1. Ich habe meine Studium geliebt
Alles begann vor zwölf Jahren in Marburg an der Lahn: eine Stadt mit vielen Gässchen und viel Fachwerk, über der das prächtige Landgrafenschloss thront und in der man der Legende nach erst wirklich angekommen ist, wenn man im Delirium, einer Kneipe, einen Rostigen Nagel getrunken hat, einen Schnaps aus Ingwer, Rum und Tabasco.
Ach, Marburg.
Ich war 20, als ich mich an der Philipps-Universität einschrieb, um Politikwissenschaft im Bachelor zu studieren, ich nahm ein Jahr später noch Vergleichende Kultur- und Religionswissenschaft dazu. Fünf Jahre später hatte ich in beiden Fächern meinen Bachelor gemacht und schaffte es endlich in den Master, in dessen Seminare ich mich schon im ersten Semester verknallt hatte: Friedens- und Konfliktforschung, kurz FuK.

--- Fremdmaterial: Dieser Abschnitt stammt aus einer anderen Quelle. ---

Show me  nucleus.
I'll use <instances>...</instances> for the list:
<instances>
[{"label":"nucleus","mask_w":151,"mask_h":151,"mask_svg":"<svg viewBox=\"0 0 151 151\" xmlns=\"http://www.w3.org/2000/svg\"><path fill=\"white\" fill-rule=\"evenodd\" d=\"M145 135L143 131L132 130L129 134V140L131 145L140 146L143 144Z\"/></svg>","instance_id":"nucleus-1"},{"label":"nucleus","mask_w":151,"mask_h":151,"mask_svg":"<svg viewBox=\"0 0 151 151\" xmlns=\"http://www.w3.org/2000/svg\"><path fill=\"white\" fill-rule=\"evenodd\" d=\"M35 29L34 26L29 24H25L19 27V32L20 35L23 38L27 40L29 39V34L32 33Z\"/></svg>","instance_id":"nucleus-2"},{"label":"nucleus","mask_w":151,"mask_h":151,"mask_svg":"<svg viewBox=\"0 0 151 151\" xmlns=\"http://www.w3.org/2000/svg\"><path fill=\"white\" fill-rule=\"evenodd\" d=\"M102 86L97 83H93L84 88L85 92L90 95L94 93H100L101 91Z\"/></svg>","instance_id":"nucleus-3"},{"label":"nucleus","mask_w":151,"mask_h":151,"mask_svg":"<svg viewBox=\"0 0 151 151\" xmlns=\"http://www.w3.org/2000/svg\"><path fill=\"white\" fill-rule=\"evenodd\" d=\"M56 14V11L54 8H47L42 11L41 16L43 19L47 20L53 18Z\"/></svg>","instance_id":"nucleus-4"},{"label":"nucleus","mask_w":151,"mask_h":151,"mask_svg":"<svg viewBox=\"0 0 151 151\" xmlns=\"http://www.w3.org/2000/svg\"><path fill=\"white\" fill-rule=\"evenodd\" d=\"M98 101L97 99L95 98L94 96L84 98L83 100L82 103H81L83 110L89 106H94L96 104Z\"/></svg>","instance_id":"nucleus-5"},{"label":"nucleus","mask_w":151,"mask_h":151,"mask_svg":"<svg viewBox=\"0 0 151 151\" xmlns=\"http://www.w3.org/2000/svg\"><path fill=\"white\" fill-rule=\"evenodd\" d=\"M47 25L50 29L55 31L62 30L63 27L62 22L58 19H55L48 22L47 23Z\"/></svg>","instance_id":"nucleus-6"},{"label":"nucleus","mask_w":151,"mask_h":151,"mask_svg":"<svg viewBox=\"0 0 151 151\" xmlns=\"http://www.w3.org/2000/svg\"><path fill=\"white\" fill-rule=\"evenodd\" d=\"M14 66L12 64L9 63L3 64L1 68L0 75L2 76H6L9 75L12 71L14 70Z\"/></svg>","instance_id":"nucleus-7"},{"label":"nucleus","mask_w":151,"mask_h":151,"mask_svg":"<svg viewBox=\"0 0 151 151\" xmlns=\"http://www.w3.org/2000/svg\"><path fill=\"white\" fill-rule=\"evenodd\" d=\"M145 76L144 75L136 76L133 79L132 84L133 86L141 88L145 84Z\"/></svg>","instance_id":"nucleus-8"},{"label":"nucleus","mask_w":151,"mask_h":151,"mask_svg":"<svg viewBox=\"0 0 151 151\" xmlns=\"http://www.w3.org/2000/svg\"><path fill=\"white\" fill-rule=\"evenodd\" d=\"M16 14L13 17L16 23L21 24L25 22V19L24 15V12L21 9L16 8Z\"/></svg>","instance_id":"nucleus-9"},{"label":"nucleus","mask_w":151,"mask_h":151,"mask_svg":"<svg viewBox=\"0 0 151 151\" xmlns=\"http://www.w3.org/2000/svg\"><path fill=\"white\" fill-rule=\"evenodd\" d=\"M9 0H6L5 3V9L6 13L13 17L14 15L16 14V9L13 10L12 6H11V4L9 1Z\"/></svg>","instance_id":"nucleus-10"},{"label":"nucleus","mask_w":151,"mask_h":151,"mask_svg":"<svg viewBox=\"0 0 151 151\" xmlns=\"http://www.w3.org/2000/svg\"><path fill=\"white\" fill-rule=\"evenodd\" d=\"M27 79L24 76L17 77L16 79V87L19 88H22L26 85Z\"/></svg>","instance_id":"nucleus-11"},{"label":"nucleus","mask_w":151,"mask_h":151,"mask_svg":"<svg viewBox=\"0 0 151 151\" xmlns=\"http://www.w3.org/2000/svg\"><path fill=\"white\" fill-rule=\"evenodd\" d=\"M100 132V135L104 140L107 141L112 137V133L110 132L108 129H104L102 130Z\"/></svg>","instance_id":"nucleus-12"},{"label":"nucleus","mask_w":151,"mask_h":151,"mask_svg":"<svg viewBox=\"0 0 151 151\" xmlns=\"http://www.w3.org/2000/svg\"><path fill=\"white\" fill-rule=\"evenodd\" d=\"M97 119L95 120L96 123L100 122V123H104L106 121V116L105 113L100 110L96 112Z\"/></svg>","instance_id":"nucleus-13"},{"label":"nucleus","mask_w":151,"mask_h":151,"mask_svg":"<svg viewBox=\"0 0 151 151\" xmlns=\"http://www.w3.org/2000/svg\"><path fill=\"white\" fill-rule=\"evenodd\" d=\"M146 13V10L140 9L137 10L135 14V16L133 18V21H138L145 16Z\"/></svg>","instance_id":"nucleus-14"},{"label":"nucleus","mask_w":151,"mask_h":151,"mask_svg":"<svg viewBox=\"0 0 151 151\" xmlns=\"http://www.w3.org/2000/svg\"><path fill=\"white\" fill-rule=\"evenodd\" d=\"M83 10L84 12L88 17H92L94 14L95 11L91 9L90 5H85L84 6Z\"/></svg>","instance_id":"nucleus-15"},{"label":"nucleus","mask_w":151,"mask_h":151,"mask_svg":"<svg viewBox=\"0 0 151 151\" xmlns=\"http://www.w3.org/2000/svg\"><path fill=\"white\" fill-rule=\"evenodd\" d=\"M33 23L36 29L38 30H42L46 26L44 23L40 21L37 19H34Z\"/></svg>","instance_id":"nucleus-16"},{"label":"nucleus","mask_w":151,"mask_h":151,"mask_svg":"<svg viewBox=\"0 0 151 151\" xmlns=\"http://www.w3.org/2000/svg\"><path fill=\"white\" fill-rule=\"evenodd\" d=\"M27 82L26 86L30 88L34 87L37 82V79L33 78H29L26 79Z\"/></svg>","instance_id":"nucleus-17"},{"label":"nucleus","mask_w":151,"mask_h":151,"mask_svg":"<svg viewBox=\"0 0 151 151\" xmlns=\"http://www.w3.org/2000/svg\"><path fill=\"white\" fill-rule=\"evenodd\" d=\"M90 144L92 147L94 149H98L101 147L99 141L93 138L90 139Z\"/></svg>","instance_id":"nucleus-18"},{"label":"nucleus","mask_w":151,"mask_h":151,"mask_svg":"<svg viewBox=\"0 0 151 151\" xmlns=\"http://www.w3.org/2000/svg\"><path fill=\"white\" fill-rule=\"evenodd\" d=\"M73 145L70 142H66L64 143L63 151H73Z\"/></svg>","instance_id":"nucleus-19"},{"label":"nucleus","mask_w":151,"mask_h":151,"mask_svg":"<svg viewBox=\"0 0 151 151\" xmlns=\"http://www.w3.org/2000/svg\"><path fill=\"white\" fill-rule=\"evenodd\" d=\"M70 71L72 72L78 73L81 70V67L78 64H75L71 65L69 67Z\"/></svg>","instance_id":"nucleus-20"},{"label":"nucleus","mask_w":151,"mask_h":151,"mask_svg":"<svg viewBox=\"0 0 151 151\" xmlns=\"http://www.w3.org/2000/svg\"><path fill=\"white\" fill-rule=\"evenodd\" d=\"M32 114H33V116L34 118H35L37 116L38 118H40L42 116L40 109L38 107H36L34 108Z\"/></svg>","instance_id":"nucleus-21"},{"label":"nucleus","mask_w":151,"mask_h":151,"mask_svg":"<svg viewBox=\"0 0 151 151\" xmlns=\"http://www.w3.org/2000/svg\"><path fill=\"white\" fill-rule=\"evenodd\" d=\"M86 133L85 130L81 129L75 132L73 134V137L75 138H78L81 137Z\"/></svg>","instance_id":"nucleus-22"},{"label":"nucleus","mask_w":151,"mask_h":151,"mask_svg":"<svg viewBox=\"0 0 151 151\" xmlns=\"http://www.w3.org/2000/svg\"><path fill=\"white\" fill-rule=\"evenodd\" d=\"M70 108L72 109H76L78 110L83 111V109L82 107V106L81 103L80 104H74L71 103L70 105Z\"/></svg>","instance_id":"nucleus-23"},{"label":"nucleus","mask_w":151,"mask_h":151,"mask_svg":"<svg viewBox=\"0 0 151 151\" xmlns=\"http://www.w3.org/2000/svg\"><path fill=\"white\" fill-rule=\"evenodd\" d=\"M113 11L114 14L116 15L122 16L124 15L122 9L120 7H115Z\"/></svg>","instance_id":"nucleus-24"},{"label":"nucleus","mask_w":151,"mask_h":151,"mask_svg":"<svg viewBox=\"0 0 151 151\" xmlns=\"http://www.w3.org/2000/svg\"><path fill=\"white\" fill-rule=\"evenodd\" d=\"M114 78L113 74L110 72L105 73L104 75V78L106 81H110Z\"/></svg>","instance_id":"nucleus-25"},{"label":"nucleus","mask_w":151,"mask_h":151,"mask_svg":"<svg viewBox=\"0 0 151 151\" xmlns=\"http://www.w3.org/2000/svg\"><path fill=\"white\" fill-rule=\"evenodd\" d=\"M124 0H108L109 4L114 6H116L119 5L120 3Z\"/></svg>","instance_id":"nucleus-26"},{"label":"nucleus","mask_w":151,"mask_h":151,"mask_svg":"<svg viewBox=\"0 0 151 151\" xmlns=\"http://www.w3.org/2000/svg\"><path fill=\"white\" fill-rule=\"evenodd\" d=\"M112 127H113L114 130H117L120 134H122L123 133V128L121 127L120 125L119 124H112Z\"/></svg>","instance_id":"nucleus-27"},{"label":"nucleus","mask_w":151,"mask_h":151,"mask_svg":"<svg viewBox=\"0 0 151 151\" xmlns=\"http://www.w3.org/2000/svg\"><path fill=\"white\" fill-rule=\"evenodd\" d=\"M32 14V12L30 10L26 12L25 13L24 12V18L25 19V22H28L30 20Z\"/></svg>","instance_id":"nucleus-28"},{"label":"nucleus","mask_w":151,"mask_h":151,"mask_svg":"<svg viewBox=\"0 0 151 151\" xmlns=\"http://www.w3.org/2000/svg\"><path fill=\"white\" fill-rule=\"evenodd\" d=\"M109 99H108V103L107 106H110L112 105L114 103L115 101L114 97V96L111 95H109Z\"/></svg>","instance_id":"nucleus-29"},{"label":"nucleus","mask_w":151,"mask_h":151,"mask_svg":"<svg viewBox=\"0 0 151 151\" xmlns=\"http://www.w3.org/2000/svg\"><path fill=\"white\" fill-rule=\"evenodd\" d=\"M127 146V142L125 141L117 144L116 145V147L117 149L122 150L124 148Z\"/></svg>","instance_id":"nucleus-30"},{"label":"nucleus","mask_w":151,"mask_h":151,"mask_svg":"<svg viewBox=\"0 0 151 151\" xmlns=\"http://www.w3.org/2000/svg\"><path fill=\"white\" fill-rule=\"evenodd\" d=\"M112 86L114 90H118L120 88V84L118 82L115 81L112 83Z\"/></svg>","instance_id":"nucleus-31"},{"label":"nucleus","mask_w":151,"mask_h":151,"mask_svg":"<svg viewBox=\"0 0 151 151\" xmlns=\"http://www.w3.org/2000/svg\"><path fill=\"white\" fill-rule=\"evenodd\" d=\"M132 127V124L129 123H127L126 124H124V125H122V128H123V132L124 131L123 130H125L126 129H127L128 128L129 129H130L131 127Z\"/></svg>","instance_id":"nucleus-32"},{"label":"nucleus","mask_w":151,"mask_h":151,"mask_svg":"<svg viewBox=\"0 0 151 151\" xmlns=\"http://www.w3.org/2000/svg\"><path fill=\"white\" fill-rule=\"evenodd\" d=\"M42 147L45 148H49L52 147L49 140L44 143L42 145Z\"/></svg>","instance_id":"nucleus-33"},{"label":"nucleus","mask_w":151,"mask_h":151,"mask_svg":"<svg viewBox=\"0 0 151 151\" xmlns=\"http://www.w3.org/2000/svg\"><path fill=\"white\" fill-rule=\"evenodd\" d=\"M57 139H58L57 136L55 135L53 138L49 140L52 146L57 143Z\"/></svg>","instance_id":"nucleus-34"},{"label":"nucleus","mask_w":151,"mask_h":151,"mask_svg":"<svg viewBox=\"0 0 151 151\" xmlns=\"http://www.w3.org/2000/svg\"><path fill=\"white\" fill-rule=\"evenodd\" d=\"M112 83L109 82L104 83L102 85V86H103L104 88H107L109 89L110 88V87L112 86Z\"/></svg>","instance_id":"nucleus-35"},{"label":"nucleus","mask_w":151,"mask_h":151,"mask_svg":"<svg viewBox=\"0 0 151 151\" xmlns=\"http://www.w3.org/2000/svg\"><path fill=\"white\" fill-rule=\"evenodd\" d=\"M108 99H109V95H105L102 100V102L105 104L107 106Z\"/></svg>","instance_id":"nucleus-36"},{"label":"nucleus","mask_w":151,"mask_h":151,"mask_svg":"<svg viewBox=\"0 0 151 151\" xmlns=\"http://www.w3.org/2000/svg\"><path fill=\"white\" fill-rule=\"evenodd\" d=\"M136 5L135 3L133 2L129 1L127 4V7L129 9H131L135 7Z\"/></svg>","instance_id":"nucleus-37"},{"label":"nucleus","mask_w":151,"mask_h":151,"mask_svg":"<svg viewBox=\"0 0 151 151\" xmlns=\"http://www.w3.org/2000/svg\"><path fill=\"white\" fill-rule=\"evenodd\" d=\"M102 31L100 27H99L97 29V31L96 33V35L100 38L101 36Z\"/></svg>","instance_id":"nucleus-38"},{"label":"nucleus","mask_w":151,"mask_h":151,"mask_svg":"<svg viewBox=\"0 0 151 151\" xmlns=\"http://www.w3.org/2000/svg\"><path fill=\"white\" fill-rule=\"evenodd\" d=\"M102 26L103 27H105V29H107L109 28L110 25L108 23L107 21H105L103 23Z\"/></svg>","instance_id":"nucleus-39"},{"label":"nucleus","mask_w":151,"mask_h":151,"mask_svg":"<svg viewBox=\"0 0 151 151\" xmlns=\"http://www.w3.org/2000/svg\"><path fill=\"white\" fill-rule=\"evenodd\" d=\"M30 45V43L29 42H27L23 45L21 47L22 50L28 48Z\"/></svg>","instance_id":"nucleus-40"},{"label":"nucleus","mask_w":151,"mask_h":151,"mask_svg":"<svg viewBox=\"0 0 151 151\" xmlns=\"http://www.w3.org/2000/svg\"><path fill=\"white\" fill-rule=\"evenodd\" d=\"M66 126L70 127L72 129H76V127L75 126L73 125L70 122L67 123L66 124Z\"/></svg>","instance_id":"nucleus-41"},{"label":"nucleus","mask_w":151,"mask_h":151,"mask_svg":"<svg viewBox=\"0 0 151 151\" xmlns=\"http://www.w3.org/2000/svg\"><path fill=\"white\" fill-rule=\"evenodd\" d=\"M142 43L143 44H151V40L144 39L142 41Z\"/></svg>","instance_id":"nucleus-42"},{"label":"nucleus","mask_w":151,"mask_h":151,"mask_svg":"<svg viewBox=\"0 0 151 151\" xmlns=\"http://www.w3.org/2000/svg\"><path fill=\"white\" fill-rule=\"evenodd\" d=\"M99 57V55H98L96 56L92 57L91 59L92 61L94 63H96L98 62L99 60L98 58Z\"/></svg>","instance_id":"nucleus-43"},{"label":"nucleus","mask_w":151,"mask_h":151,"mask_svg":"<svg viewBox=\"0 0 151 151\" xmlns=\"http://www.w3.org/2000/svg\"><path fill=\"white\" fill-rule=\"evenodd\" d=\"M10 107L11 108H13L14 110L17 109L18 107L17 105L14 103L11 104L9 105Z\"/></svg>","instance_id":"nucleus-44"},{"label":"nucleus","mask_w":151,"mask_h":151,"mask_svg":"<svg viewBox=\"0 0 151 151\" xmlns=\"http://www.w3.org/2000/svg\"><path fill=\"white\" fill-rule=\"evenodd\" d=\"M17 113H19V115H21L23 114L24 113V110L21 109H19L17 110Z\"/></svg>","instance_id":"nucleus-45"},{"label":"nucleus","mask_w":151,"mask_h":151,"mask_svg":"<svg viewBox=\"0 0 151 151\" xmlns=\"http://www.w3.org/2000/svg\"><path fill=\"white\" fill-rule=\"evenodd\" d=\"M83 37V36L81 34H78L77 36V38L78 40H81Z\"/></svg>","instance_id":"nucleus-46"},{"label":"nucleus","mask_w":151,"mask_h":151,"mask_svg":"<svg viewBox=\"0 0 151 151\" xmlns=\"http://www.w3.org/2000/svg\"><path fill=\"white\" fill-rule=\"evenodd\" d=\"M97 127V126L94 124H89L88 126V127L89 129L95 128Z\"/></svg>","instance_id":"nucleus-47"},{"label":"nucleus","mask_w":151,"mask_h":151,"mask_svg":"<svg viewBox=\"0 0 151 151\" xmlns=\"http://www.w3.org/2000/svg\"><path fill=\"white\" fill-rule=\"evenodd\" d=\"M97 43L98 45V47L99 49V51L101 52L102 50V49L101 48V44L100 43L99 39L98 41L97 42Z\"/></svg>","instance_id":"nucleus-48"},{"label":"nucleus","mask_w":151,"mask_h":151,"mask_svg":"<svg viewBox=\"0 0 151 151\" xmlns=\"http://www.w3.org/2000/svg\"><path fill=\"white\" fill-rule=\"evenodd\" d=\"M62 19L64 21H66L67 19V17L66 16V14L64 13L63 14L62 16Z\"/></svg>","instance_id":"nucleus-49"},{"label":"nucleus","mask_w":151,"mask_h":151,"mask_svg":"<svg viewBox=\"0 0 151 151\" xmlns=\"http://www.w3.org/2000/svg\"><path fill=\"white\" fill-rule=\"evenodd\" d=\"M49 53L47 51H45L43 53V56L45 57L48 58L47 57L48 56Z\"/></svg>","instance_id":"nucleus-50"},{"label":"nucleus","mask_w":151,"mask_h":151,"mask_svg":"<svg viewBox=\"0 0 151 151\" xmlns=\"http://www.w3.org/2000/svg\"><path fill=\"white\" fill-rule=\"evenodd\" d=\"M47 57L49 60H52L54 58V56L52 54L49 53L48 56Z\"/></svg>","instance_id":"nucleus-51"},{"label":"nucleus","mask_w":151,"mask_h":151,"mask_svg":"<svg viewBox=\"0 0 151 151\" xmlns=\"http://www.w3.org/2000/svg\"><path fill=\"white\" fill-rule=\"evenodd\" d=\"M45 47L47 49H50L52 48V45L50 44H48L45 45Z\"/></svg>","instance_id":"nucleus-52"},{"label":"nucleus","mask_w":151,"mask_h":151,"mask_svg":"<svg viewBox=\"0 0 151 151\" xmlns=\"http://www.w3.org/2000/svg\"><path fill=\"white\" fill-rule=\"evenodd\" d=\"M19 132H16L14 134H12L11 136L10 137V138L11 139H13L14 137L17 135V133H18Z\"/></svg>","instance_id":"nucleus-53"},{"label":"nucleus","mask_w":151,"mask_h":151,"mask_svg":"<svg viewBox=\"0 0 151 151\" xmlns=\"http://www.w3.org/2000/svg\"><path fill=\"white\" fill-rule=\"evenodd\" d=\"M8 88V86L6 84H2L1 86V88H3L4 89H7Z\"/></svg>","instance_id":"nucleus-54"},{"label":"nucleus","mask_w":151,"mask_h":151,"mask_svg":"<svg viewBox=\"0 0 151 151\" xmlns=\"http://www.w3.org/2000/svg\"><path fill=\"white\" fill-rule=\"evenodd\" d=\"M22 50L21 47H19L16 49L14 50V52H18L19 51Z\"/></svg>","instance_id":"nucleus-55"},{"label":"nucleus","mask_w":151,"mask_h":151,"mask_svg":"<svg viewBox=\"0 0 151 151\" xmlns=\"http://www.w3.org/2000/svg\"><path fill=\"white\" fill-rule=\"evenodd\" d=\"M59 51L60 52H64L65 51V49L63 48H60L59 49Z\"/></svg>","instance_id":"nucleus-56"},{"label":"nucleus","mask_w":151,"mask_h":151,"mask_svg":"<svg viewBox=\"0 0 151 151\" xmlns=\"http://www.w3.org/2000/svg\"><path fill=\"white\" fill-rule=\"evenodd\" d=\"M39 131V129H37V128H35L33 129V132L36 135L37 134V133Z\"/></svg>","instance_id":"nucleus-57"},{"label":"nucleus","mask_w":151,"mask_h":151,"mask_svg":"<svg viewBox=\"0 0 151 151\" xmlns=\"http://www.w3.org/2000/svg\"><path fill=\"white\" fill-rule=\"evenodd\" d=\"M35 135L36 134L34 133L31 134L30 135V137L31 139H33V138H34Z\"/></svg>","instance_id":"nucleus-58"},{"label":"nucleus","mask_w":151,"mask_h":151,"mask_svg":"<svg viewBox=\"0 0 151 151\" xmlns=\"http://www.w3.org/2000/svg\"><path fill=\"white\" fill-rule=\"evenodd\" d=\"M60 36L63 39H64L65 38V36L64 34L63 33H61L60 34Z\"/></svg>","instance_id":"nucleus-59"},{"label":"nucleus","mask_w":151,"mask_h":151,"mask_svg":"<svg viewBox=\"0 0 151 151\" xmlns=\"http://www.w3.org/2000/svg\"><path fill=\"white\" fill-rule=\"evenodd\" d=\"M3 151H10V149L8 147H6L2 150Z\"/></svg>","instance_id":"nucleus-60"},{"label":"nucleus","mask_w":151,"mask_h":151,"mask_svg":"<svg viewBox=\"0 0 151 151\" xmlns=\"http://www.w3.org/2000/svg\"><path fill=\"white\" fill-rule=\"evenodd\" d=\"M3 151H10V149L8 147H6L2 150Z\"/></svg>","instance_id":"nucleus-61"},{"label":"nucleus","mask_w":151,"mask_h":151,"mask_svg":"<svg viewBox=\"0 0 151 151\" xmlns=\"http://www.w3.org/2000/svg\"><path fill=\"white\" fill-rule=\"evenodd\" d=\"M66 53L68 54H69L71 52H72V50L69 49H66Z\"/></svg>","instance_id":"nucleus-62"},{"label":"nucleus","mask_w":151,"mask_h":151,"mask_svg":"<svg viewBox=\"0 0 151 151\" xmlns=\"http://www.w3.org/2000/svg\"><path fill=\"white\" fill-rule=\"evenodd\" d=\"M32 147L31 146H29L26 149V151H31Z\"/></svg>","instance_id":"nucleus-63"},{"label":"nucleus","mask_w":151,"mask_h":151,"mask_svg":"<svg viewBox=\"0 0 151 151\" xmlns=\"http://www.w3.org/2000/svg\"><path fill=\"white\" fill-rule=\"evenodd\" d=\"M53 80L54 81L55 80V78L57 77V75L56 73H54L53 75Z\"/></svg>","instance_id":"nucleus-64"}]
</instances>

In FuK lernte ich nicht nur, wie viele Definitionen es von "Gewalt" und "Frieden" gibt. Ich lernte auch, dass eigentlich in jedem Konflikt Macht- und Verteilungsverhältnisse ausgehandelt werden und sich Gruppen nicht nur um Geld und Land streiten können, sondern auch um Anerkennung. Wer spricht? Wer wird gehört? Wem glauben wir? Diese Dinge.
Ich hatte das vorher immer für eine pathetische Floskel gehalten, aber ich kann es nicht anders sagen: Das Studium erweiterte meinen Horizont, ja, meinen Blick auf die Welt.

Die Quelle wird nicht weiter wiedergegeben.